I love the colour contrast in this 👌


----------



## Paul Kettless (11 Jan 2021)

Beautiful colours you have there, being a newbie to planted tanks Im not that familiar with the plants names at the moment, what is the green plant at the background far right that has almost plam tree looking leaves.  Also do you know what category in terms of keeping it is in please.


----------



## dw1305 (11 Jan 2021)

Hi all,


Paul Kettless said:


> being a newbie to planted tanks Im not that familiar with the plants names at the moment, what is the green plant at the background far right that has almost plam tree looking leaves. Also do you know what category in terms of keeping it is in please.

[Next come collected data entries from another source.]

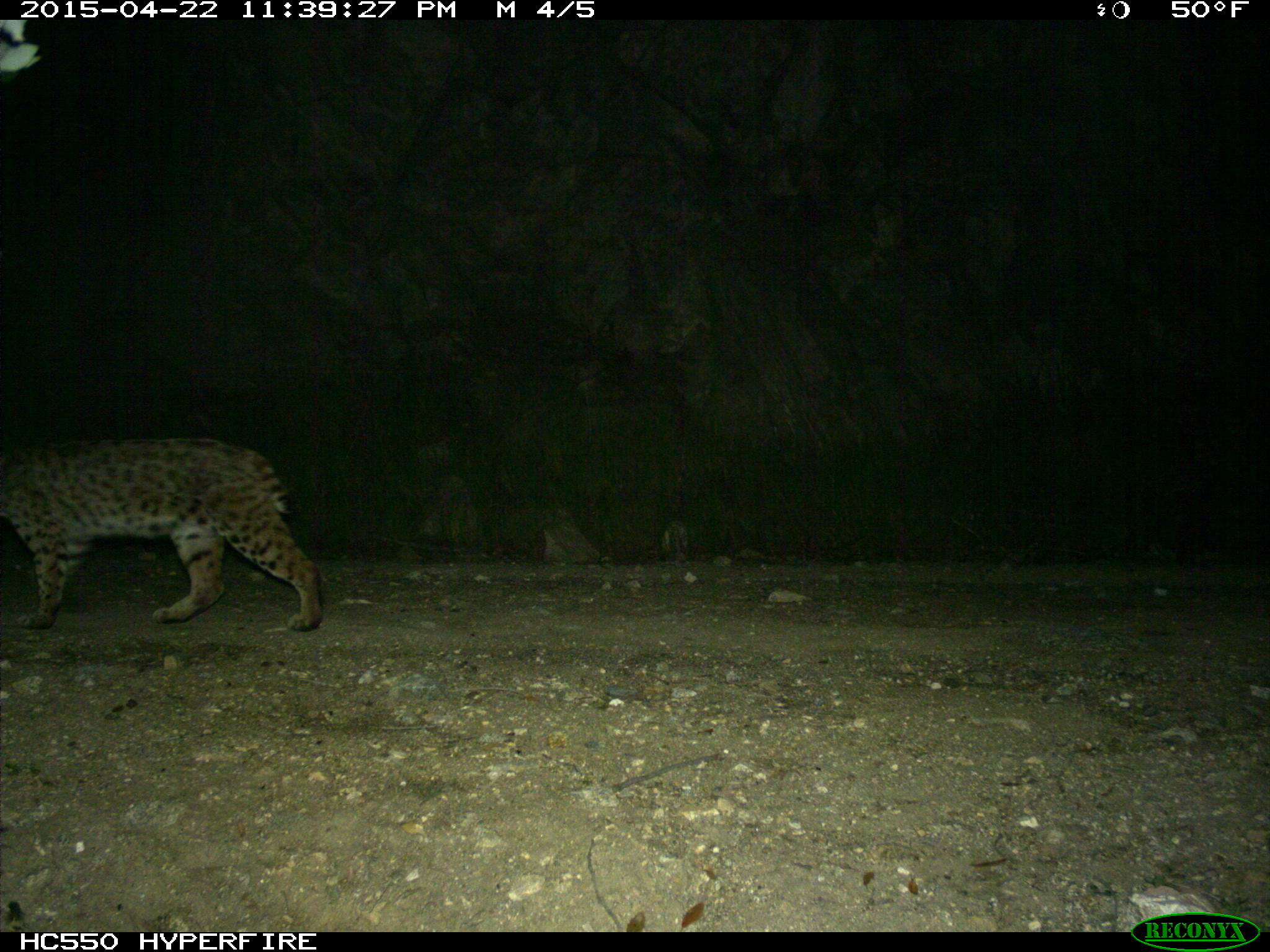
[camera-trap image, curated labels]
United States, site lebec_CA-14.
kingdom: Animalia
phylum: Chordata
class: Mammalia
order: Carnivora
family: Felidae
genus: Lynx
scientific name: Lynx rufus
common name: bobcat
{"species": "Lynx rufus (bobcat)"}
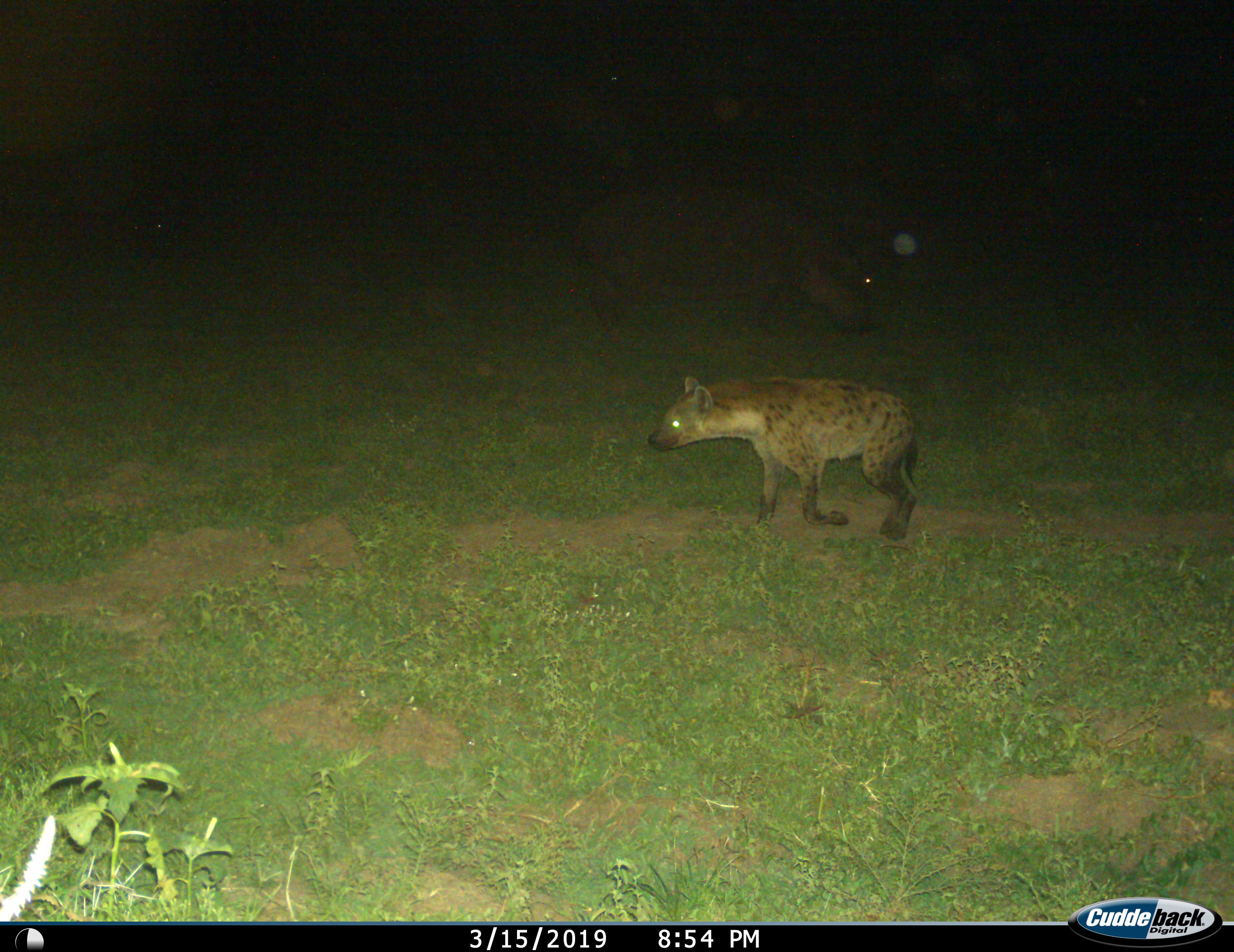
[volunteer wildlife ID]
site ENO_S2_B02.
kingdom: Animalia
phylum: Chordata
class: Mammalia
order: Artiodactyla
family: Hippopotamidae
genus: Hippopotamus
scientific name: Hippopotamus amphibius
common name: hippopotamus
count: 1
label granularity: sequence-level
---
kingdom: Animalia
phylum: Chordata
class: Mammalia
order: Carnivora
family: Hyaenidae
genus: Crocuta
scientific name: Crocuta crocuta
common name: spotted hyena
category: hyenaspotted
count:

_Syngonanthus_ "Belem'?  <"Difficult I believe">, unless you are @Roland .

cheers Darrel


----------



## Paul Kettless (11 Jan 2021)

dw1305 said:


> Hi all,
> 
> _Syngonanthus_ "Belem'?  <"Difficult I believe">, unless you are @Roland .
> 
> cheers Darrel


Typical, Story of my life that Darrel, always want what I cant have.......


----------



## Roland (11 Jan 2021)

Green one is Tonina Giant, more solid and bigher than Tonina Belem.


----------



## Jimmy (12 Jan 2021)

Love the colours


----------



## Kingyfish1 (12 Feb 2021)

I agree great color you have in them plants


----------



## chrisjohnson (12 Mar 2021)

Co2 or not?


----------